Sollte sich dort jemand registrieren bekomme ich bei einem Erfolgreichen Handel einen Bruchteil eine BTC Provison.
Das sin zwar nur wenige Euro, aber vielleicht sind diese BTC ja mal viele Millionen Wert... 


Wer Bitcoins hat und diese für wertlos hält, der kann sie gerne hier hin entsorgen:
1MqUnbgFRR2fvJBDsxZWaamfyJxV8AM9a7


----------



## ducati (25 November 2013)

Ich hab sowas nicht,

aber im Radio hab ich letztens gehört: Der Moderator hat beim Friseur 0,1 bitcoin bezahlt. Im Nachhinein hat es sich überlegt, das es mit 60€ wohl der teuerste Friseurbesuch seines Lebens war...

Irgendwie ist das mit seinen riesen Kursschwankungen eher eine riesen Spekulationsblase...

Gruß.


----------



## bike (25 November 2013)

@markus:Irgendwie muss man doch an dein Geld kommen. 
Internet- und Immobilienblase sind geplatzt, also muss etwas Neues her, das nicht logisch verständlich ist.


bike


----------



## Markus (25 November 2013)

Die Spekulationen bzw. die Kursschwankungen der der letzten Zeit sind in der Tat nichts für schwache Nerven... 

Ich finde das Konzept einer dezentralen Währung die von keinem Staat, keiner Zentralbank und niemandem sonst manipuliert werden kann eine geniale Idee.
Das wir in ein paar Jahrzenten viel mit Cryptowährungen handeln werden bzw. das in ihnen die Zukunft liegt kann ich mir auch sehr gut vorstellen - ob es der Bitcoin wird, oder ob er Opfer der Spekulanten wird ist ungewiss...

Das Vertrauen in den Bitcoin scheint da zu sein, da sein Kurs im großen und ganzen immer steigt.
Die Chines fahren total drauf ab, große chinesische Unternehmen akzeptieren BTC - das geht nicht ohne staatliche Zustimmung. Der US Senat hat sich nach seinem ersten Verbotsideen nun auch positiv geäussert, der Ebaychef denkt über BTC Zahlung nach, in Deutschland wird BTC als privates Geld anerkannt...

#### BEREITGESTELLTE DATEN:

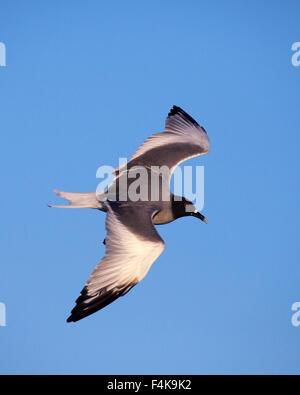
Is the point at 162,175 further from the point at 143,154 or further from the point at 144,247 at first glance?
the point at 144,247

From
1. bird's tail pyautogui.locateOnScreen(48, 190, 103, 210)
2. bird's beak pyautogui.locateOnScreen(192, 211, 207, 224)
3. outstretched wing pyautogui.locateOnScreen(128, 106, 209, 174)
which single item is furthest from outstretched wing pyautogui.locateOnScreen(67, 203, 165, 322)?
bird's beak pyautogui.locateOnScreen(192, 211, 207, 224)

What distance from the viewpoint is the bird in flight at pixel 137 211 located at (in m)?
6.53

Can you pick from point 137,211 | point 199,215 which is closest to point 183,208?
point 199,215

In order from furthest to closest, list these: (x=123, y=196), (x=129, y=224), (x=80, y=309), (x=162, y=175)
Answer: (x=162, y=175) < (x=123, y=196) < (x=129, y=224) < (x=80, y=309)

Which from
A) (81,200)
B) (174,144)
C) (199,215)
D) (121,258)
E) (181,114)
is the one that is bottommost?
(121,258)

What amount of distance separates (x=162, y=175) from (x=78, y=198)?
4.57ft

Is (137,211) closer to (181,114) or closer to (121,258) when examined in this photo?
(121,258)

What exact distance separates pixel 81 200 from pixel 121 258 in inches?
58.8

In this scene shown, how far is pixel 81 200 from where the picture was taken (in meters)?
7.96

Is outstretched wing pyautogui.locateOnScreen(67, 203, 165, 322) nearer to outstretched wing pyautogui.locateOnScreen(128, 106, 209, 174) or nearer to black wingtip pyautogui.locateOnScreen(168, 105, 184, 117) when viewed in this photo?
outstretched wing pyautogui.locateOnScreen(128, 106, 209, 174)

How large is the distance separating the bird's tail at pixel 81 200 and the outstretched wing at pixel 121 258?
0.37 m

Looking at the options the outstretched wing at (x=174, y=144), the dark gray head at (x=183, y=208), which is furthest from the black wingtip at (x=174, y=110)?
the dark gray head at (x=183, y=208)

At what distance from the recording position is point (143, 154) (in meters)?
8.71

---

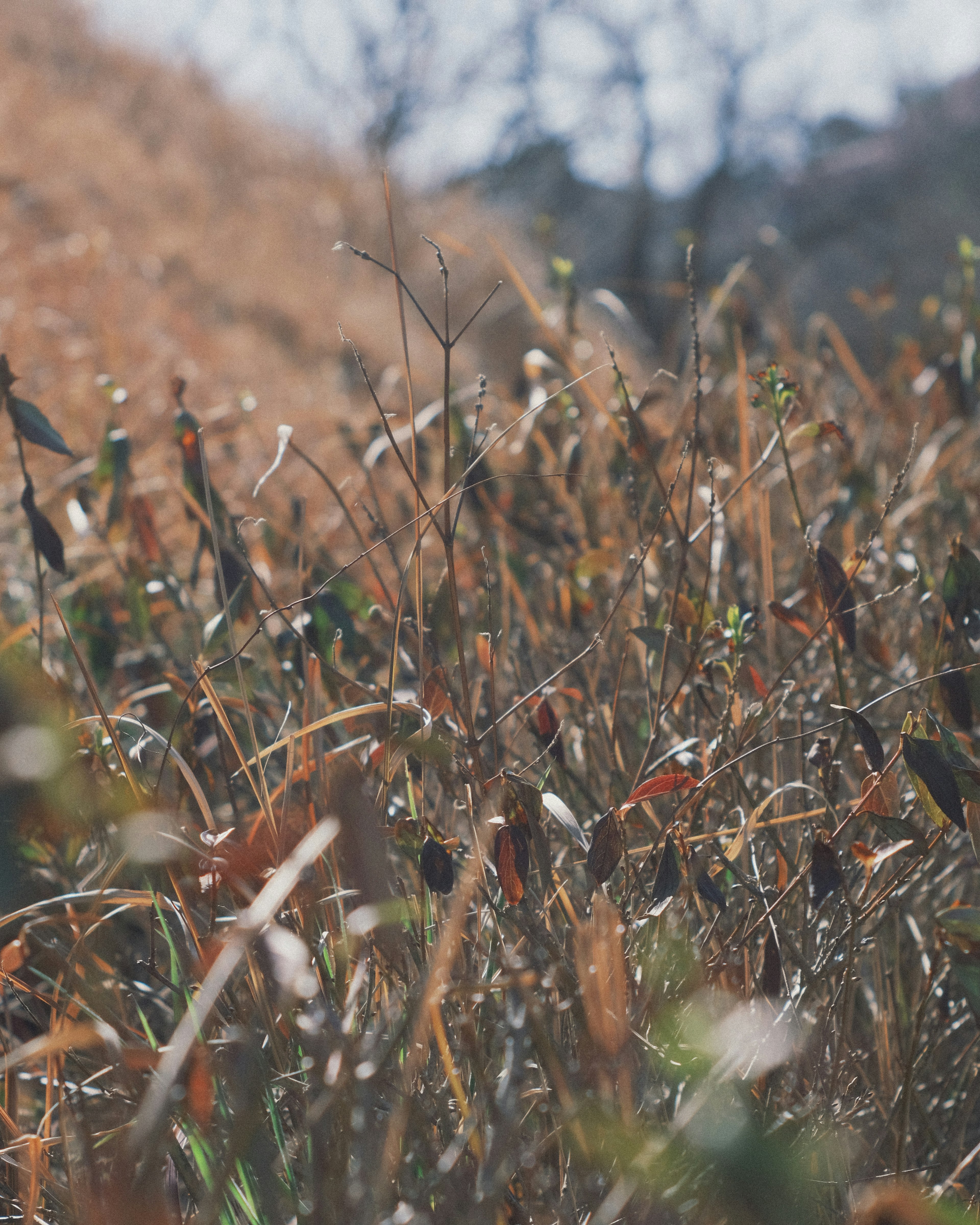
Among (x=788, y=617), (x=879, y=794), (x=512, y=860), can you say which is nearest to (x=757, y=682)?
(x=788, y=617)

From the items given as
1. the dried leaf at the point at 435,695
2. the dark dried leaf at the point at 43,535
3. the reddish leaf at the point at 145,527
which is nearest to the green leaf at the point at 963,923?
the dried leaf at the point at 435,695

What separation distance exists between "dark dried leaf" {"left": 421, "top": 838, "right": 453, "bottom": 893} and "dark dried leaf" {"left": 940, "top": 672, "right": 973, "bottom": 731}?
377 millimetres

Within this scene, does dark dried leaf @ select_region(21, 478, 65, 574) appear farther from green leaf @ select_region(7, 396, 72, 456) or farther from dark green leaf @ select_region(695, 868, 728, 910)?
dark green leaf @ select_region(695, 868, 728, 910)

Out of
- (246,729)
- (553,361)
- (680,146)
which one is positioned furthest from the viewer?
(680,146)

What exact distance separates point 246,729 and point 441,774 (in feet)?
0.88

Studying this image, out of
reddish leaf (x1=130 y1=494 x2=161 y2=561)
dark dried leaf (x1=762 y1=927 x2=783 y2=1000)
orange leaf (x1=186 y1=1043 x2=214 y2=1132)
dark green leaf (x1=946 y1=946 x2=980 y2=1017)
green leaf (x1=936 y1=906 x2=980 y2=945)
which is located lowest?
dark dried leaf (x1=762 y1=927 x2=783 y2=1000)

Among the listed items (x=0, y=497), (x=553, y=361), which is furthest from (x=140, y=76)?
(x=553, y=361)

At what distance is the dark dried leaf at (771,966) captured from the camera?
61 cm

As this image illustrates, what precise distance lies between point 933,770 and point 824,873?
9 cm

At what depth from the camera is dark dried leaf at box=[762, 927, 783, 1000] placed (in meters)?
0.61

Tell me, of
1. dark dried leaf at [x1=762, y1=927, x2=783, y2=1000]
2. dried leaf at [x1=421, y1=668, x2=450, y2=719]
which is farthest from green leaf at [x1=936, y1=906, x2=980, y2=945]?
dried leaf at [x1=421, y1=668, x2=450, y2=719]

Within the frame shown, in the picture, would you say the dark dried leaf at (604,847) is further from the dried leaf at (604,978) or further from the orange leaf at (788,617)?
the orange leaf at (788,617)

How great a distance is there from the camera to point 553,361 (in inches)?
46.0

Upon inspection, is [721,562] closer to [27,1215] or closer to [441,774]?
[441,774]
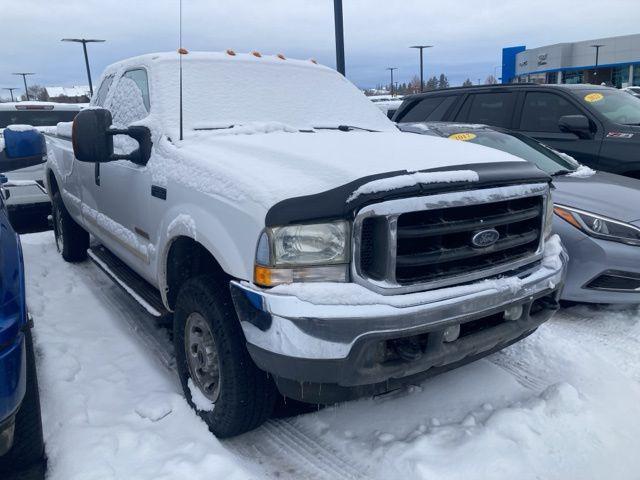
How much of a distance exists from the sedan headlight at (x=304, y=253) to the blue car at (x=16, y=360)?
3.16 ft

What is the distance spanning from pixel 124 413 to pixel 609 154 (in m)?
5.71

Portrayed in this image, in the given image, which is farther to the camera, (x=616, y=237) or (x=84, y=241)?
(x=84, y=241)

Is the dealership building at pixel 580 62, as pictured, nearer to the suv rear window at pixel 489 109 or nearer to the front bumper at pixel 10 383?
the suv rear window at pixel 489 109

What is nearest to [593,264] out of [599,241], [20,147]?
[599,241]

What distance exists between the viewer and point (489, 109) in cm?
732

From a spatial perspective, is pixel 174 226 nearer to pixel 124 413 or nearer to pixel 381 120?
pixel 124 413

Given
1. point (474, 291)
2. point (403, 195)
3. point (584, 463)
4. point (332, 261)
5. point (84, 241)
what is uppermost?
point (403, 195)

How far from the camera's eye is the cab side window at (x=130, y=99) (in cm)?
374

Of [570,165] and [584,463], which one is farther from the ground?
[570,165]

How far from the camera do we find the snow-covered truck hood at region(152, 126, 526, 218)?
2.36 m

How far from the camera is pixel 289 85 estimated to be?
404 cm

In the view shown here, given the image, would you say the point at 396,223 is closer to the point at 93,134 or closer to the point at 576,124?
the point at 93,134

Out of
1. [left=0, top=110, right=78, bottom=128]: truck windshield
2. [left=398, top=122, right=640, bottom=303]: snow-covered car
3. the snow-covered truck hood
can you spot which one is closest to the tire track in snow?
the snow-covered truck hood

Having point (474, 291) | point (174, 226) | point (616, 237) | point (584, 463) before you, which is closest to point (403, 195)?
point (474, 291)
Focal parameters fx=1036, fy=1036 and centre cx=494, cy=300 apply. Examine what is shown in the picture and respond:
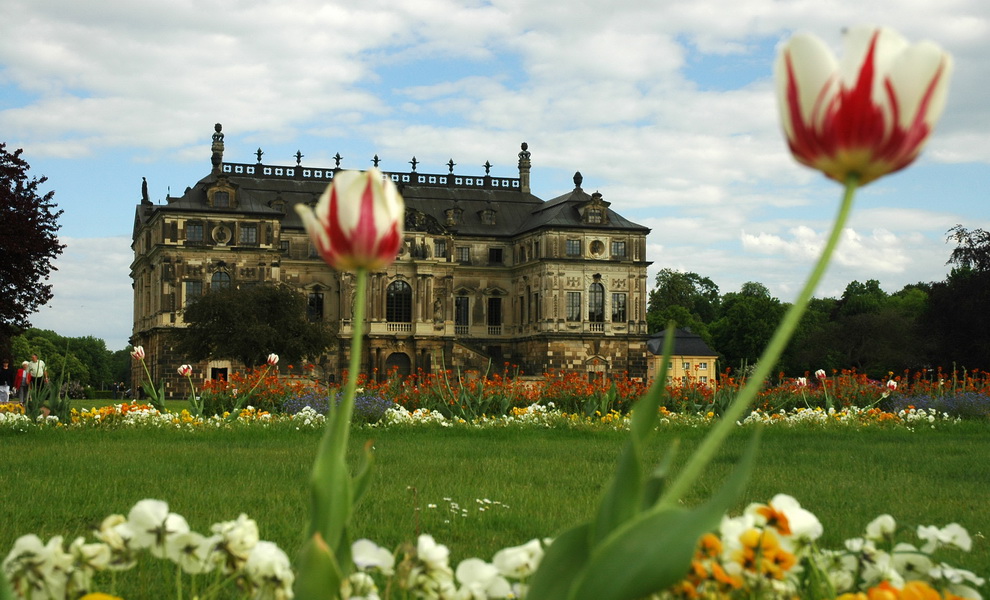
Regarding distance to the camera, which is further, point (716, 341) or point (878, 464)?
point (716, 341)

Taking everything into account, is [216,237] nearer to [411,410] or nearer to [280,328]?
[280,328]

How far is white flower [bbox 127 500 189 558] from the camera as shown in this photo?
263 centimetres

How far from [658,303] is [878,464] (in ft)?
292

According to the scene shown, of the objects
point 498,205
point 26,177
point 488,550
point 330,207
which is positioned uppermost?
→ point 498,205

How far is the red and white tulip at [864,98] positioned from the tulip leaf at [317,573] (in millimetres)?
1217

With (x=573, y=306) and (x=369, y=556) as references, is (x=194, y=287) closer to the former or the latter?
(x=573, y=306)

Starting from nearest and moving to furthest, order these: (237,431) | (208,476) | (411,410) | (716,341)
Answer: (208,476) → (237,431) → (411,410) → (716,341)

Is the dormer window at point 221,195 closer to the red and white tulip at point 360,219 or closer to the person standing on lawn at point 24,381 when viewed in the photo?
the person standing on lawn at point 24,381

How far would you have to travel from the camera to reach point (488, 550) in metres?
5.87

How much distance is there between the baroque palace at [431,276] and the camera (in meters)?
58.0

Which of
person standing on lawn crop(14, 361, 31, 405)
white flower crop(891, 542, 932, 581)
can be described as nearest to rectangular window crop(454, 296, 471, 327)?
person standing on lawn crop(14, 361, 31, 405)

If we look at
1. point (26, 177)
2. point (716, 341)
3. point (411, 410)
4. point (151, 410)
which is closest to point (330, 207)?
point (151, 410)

--

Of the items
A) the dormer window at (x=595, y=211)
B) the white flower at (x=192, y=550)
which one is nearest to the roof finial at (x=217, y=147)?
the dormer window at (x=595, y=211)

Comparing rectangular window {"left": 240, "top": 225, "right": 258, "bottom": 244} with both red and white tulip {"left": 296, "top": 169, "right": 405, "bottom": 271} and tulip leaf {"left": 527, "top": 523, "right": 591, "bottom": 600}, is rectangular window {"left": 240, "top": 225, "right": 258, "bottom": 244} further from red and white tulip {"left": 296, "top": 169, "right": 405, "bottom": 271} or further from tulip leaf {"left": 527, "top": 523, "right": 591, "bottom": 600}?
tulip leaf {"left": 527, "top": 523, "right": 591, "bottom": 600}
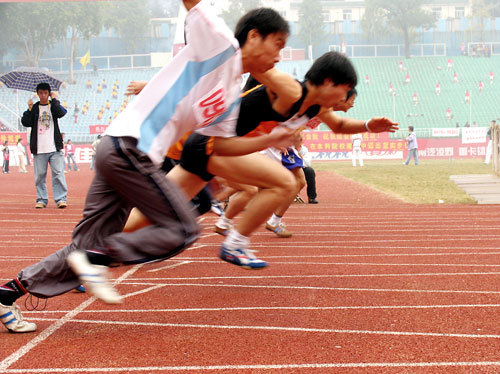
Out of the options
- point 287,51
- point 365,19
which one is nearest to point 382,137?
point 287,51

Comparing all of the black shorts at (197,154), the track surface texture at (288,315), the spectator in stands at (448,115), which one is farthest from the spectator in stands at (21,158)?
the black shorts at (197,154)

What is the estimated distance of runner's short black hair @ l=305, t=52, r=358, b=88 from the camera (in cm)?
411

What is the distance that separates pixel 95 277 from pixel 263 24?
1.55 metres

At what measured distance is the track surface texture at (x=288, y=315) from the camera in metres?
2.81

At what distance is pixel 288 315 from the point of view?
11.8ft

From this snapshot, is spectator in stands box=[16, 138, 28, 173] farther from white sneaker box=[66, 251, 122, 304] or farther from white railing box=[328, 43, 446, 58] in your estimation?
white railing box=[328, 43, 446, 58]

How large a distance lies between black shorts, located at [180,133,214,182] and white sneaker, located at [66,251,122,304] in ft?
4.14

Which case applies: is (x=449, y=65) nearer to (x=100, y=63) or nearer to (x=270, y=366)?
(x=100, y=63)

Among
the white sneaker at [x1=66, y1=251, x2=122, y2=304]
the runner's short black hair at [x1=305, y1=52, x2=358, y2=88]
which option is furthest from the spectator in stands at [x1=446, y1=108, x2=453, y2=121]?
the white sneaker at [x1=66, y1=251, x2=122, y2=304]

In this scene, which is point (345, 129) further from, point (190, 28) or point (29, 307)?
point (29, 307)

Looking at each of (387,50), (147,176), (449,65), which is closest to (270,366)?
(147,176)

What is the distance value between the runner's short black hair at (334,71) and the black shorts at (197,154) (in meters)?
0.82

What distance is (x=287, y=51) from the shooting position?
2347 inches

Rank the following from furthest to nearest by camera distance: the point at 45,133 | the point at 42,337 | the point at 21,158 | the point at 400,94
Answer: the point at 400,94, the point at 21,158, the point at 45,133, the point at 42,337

#### AUFGABEN:
1. Wie viel Bitcoin hat der Radiomoderator im Textauszug zu Bitcoin beim Friseur bezahlt?
2. Schreibe den Textauszug zu Bitcoin im Anschluss an seinen letzten Satz weiter.

#### ERGEBNISSE:
1. 0,1 Bitcoin.

2.
Wie weit er noch steigt ist ungewiss, da er durch seine deflationäre Eigenschaft mit Gold vergleichbar ist behauten mache Leute er können - analog zum Wert der im Gold Steckt - auf 1.000.000US Dollar pro BTC steigen.

Das halte ich für unrealistisch, aber ich hielt es vor 2 Monaten auch für unrealistisch das er jemals über 1000Dollar steigt...


----------



## ducati (25 November 2013)

Markus schrieb:


> Ich finde das Konzept einer dezentralen Währung die von keinem Staat, keiner Zentralbank und niemandem sonst manipuliert werden kann eine geniale Idee.


Jo, aber sie wird von den "Spekulanten" manipuliert. Dann doch lieber eine Währung, welche von einer Vertrauenswürdigen Zentralbank gesteuert wird.



Markus schrieb:


> Das Vertrauen in den Bitcoin scheint da zu sein, da sein Kurs im großen und ganzen immer steigt.


Aber irgendwann platzt die Blase, da bin ich mir sicher. Der hohe Goldkurs ist momentan auch der Spekulation geschuldet, da werden sich noch einige umschauen, wenn das ach so sichere Gold zwar noch im Tresor einen materiellen Wert hat, der aber um einiges niedriger liegt, als das, was man mal bezahlt hat.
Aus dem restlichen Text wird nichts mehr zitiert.